[GIVEN DATA start]
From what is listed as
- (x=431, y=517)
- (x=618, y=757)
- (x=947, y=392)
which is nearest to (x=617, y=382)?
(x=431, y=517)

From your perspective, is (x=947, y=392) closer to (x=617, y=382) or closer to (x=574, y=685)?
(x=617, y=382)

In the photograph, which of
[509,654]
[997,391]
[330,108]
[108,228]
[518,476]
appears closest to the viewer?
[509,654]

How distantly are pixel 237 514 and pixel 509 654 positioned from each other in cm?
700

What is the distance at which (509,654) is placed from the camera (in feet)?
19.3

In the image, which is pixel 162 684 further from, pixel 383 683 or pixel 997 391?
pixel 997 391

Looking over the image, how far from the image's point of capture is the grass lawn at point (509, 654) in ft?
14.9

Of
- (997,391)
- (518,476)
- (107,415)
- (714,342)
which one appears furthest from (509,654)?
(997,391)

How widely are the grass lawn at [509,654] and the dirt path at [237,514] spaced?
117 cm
[GIVEN DATA end]
[GIVEN DATA start]
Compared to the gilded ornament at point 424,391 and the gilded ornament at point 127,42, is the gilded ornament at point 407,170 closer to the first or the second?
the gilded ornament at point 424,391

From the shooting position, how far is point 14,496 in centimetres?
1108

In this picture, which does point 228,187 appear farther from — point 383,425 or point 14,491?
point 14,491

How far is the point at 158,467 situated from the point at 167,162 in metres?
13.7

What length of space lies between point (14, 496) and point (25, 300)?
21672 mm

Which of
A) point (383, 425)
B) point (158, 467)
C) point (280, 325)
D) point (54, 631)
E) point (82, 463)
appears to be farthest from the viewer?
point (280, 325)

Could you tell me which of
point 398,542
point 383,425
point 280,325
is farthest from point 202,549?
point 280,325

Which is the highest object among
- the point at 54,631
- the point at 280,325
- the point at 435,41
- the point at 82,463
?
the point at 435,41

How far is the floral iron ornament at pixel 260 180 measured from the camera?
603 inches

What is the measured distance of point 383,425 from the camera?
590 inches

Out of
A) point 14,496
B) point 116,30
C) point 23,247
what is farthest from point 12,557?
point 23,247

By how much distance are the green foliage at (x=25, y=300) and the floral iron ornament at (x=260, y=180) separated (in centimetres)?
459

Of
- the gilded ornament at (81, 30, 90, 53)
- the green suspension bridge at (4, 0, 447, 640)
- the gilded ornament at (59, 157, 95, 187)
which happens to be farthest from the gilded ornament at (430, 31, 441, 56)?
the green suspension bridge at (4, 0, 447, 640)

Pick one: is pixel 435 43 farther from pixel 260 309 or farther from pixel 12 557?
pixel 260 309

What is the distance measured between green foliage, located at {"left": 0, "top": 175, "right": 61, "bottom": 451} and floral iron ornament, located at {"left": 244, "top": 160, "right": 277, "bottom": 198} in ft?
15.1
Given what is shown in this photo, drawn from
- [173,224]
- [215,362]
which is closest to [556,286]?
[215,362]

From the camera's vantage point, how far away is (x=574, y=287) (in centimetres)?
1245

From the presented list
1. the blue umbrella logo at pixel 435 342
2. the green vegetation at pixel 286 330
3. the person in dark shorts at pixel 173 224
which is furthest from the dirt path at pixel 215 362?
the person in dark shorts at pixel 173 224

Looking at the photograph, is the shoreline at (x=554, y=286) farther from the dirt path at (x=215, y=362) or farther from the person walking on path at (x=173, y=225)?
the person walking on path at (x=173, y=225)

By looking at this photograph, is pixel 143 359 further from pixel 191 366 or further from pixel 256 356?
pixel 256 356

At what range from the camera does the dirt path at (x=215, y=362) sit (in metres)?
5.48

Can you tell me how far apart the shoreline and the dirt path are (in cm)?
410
[GIVEN DATA end]
DIRECTIVE: Gather every line from the entries above that contains the word "appears", copying each line whole. Case counts, so a line matches only if the capitalization is the same.

THE RESULT:
appears closest to the viewer?
which one appears furthest from (509,654)?
appears to be farthest from the viewer?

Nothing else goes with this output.